**WHAT YOU ARE ASKED TO DO:** What is needed is an exact copy of all the lines below.
BEGIN
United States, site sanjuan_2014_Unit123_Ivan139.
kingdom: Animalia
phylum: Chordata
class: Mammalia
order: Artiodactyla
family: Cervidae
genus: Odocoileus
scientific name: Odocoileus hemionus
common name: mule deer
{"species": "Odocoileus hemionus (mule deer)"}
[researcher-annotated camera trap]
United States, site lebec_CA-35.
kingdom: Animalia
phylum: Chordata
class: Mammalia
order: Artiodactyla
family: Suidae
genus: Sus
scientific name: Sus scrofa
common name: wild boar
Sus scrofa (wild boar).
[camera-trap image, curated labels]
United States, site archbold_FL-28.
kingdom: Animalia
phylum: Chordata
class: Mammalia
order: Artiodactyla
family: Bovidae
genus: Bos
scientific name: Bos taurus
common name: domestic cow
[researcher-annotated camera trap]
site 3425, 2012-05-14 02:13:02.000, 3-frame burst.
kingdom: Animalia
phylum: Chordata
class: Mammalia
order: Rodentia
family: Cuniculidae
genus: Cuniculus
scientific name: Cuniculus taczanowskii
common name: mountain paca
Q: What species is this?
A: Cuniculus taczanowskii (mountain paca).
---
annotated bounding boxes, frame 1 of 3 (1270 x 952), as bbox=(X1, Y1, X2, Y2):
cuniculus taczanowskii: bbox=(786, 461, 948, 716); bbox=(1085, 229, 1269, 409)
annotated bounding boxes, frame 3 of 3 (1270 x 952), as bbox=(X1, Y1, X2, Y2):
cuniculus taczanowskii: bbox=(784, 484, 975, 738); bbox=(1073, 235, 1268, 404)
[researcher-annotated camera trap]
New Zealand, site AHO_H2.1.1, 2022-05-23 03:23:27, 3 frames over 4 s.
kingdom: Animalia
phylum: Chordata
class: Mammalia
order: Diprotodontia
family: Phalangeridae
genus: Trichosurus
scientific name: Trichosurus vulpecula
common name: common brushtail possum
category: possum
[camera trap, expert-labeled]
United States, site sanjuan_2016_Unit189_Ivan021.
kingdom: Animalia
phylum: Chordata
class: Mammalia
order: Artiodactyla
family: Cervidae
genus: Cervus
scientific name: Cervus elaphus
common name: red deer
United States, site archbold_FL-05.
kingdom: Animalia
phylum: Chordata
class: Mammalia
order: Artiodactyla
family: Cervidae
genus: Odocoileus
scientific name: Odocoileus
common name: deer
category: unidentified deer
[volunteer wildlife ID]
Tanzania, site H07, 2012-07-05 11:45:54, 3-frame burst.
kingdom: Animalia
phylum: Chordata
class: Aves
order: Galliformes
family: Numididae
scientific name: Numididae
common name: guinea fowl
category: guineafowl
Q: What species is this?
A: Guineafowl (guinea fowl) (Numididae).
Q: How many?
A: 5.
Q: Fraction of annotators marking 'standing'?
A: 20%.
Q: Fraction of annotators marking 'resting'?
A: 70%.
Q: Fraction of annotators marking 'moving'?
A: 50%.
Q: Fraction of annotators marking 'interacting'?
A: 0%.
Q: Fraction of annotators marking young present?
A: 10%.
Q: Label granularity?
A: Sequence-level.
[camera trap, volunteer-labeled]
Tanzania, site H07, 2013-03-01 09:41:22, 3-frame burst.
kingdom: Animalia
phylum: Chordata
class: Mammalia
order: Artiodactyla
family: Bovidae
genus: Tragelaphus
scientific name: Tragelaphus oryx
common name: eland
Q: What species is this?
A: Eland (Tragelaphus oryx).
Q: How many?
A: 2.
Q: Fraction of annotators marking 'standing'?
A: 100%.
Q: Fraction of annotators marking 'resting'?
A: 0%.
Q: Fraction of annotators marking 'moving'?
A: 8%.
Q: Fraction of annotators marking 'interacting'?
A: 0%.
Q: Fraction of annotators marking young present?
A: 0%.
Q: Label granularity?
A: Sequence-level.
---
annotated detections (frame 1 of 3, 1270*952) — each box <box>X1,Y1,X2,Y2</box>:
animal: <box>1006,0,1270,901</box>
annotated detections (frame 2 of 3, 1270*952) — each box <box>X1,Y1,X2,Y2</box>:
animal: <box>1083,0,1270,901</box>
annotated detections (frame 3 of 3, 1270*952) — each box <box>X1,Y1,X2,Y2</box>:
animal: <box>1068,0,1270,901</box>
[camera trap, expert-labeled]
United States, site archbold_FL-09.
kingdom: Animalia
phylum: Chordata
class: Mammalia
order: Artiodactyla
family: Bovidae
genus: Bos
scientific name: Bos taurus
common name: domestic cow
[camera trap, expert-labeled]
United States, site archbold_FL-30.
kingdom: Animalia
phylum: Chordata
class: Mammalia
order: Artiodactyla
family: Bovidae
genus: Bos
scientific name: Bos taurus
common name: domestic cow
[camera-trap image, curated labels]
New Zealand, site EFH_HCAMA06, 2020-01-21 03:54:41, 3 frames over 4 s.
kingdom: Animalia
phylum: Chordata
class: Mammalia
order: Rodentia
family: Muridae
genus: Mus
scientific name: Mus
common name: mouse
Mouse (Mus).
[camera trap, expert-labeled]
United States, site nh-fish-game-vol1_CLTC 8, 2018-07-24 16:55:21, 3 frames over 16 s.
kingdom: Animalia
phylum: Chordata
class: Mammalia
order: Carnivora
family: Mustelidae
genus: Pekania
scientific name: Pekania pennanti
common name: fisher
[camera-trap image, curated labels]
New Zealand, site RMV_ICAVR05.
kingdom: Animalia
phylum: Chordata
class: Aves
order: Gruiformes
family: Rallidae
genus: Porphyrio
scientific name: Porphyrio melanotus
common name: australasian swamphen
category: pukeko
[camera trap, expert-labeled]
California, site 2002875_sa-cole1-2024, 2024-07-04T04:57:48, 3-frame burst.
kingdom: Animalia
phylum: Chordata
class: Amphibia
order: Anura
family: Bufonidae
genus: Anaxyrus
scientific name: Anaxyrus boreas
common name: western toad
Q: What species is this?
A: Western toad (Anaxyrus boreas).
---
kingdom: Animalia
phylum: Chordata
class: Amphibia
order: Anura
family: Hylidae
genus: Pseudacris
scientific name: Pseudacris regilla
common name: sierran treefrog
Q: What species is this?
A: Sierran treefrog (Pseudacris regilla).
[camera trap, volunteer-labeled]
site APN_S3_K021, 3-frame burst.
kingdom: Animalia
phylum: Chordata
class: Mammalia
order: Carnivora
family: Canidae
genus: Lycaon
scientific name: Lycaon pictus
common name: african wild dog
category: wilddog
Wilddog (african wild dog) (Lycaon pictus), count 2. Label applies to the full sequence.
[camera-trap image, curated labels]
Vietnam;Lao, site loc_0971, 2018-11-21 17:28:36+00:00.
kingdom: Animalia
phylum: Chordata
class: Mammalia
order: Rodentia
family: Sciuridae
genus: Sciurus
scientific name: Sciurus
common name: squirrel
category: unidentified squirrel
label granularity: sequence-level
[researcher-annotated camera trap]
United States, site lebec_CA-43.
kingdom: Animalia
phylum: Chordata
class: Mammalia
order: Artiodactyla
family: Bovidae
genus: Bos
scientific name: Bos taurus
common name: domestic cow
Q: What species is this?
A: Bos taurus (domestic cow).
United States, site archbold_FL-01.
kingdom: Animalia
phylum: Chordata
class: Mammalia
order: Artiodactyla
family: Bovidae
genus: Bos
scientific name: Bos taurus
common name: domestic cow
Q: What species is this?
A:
END
**EXERCISE OUTPUT:**
United States, site sanjuan_2014_Unit123_Ivan139.
kingdom: Animalia
phylum: Chordata
class: Mammalia
order: Artiodactyla
family: Cervidae
genus: Odocoileus
scientific name: Odocoileus hemionus
common name: mule deer
{"species": "Odocoileus hemionus (mule deer)"}
[researcher-annotated camera trap]
United States, site lebec_CA-35.
kingdom: Animalia
phylum: Chordata
class: Mammalia
order: Artiodactyla
family: Suidae
genus: Sus
scientific name: Sus scrofa
common name: wild boar
Sus scrofa (wild boar).
[camera-trap image, curated labels]
United States, site archbold_FL-28.
kingdom: Animalia
phylum: Chordata
class: Mammalia
order: Artiodactyla
family: Bovidae
genus: Bos
scientific name: Bos taurus
common name: domestic cow
[researcher-annotated camera trap]
site 3425, 2012-05-14 02:13:02.000, 3-frame burst.
kingdom: Animalia
phylum: Chordata
class: Mammalia
order: Rodentia
family: Cuniculidae
genus: Cuniculus
scientific name: Cuniculus taczanowskii
common name: mountain paca
Q: What species is this?
A: Cuniculus taczanowskii (mountain paca).
---
annotated bounding boxes, frame 1 of 3 (1270 x 952), as bbox=(X1, Y1, X2, Y2):
cuniculus taczanowskii: bbox=(786, 461, 948, 716); bbox=(1085, 229, 1269, 409)
annotated bounding boxes, frame 3 of 3 (1270 x 952), as bbox=(X1, Y1, X2, Y2):
cuniculus taczanowskii: bbox=(784, 484, 975, 738); bbox=(1073, 235, 1268, 404)
[researcher-annotated camera trap]
New Zealand, site AHO_H2.1.1, 2022-05-23 03:23:27, 3 frames over 4 s.
kingdom: Animalia
phylum: Chordata
class: Mammalia
order: Diprotodontia
family: Phalangeridae
genus: Trichosurus
scientific name: Trichosurus vulpecula
common name: common brushtail possum
category: possum
[camera trap, expert-labeled]
United States, site sanjuan_2016_Unit189_Ivan021.
kingdom: Animalia
phylum: Chordata
class: Mammalia
order: Artiodactyla
family: Cervidae
genus: Cervus
scientific name: Cervus elaphus
common name: red deer
United States, site archbold_FL-05.
kingdom: Animalia
phylum: Chordata
class: Mammalia
order: Artiodactyla
family: Cervidae
genus: Odocoileus
scientific name: Odocoileus
common name: deer
category: unidentified deer
[volunteer wildlife ID]
Tanzania, site H07, 2012-07-05 11:45:54, 3-frame burst.
kingdom: Animalia
phylum: Chordata
class: Aves
order: Galliformes
family: Numididae
scientific name: Numididae
common name: guinea fowl
category: guineafowl
Q: What species is this?
A: Guineafowl (guinea fowl) (Numididae).
Q: How many?
A: 5.
Q: Fraction of annotators marking 'standing'?
A: 20%.
Q: Fraction of annotators marking 'resting'?
A: 70%.
Q: Fraction of annotators marking 'moving'?
A: 50%.
Q: Fraction of annotators marking 'interacting'?
A: 0%.
Q: Fraction of annotators marking young present?
A: 10%.
Q: Label granularity?
A: Sequence-level.
[camera trap, volunteer-labeled]
Tanzania, site H07, 2013-03-01 09:41:22, 3-frame burst.
kingdom: Animalia
phylum: Chordata
class: Mammalia
order: Artiodactyla
family: Bovidae
genus: Tragelaphus
scientific name: Tragelaphus oryx
common name: eland
Q: What species is this?
A: Eland (Tragelaphus oryx).
Q: How many?
A: 2.
Q: Fraction of annotators marking 'standing'?
A: 100%.
Q: Fraction of annotators marking 'resting'?
A: 0%.
Q: Fraction of annotators marking 'moving'?
A: 8%.
Q: Fraction of annotators marking 'interacting'?
A: 0%.
Q: Fraction of annotators marking young present?
A: 0%.
Q: Label granularity?
A: Sequence-level.
---
annotated detections (frame 1 of 3, 1270*952) — each box <box>X1,Y1,X2,Y2</box>:
animal: <box>1006,0,1270,901</box>
annotated detections (frame 2 of 3, 1270*952) — each box <box>X1,Y1,X2,Y2</box>:
animal: <box>1083,0,1270,901</box>
annotated detections (frame 3 of 3, 1270*952) — each box <box>X1,Y1,X2,Y2</box>:
animal: <box>1068,0,1270,901</box>
[camera trap, expert-labeled]
United States, site archbold_FL-09.
kingdom: Animalia
phylum: Chordata
class: Mammalia
order: Artiodactyla
family: Bovidae
genus: Bos
scientific name: Bos taurus
common name: domestic cow
[camera trap, expert-labeled]
United States, site archbold_FL-30.
kingdom: Animalia
phylum: Chordata
class: Mammalia
order: Artiodactyla
family: Bovidae
genus: Bos
scientific name: Bos taurus
common name: domestic cow
[camera-trap image, curated labels]
New Zealand, site EFH_HCAMA06, 2020-01-21 03:54:41, 3 frames over 4 s.
kingdom: Animalia
phylum: Chordata
class: Mammalia
order: Rodentia
family: Muridae
genus: Mus
scientific name: Mus
common name: mouse
Mouse (Mus).
[camera trap, expert-labeled]
United States, site nh-fish-game-vol1_CLTC 8, 2018-07-24 16:55:21, 3 frames over 16 s.
kingdom: Animalia
phylum: Chordata
class: Mammalia
order: Carnivora
family: Mustelidae
genus: Pekania
scientific name: Pekania pennanti
common name: fisher
[camera-trap image, curated labels]
New Zealand, site RMV_ICAVR05.
kingdom: Animalia
phylum: Chordata
class: Aves
order: Gruiformes
family: Rallidae
genus: Porphyrio
scientific name: Porphyrio melanotus
common name: australasian swamphen
category: pukeko
[camera trap, expert-labeled]
California, site 2002875_sa-cole1-2024, 2024-07-04T04:57:48, 3-frame burst.
kingdom: Animalia
phylum: Chordata
class: Amphibia
order: Anura
family: Bufonidae
genus: Anaxyrus
scientific name: Anaxyrus boreas
common name: western toad
Q: What species is this?
A: Western toad (Anaxyrus boreas).
---
kingdom: Animalia
phylum: Chordata
class: Amphibia
order: Anura
family: Hylidae
genus: Pseudacris
scientific name: Pseudacris regilla
common name: sierran treefrog
Q: What species is this?
A: Sierran treefrog (Pseudacris regilla).
[camera trap, volunteer-labeled]
site APN_S3_K021, 3-frame burst.
kingdom: Animalia
phylum: Chordata
class: Mammalia
order: Carnivora
family: Canidae
genus: Lycaon
scientific name: Lycaon pictus
common name: african wild dog
category: wilddog
Wilddog (african wild dog) (Lycaon pictus), count 2. Label applies to the full sequence.
[camera-trap image, curated labels]
Vietnam;Lao, site loc_0971, 2018-11-21 17:28:36+00:00.
kingdom: Animalia
phylum: Chordata
class: Mammalia
order: Rodentia
family: Sciuridae
genus: Sciurus
scientific name: Sciurus
common name: squirrel
category: unidentified squirrel
label granularity: sequence-level
[researcher-annotated camera trap]
United States, site lebec_CA-43.
kingdom: Animalia
phylum: Chordata
class: Mammalia
order: Artiodactyla
family: Bovidae
genus: Bos
scientific name: Bos taurus
common name: domestic cow
Q: What species is this?
A: Bos taurus (domestic cow).
United States, site archbold_FL-01.
kingdom: Animalia
phylum: Chordata
class: Mammalia
order: Artiodactyla
family: Bovidae
genus: Bos
scientific name: Bos taurus
common name: domestic cow
Q: What species is this?
A:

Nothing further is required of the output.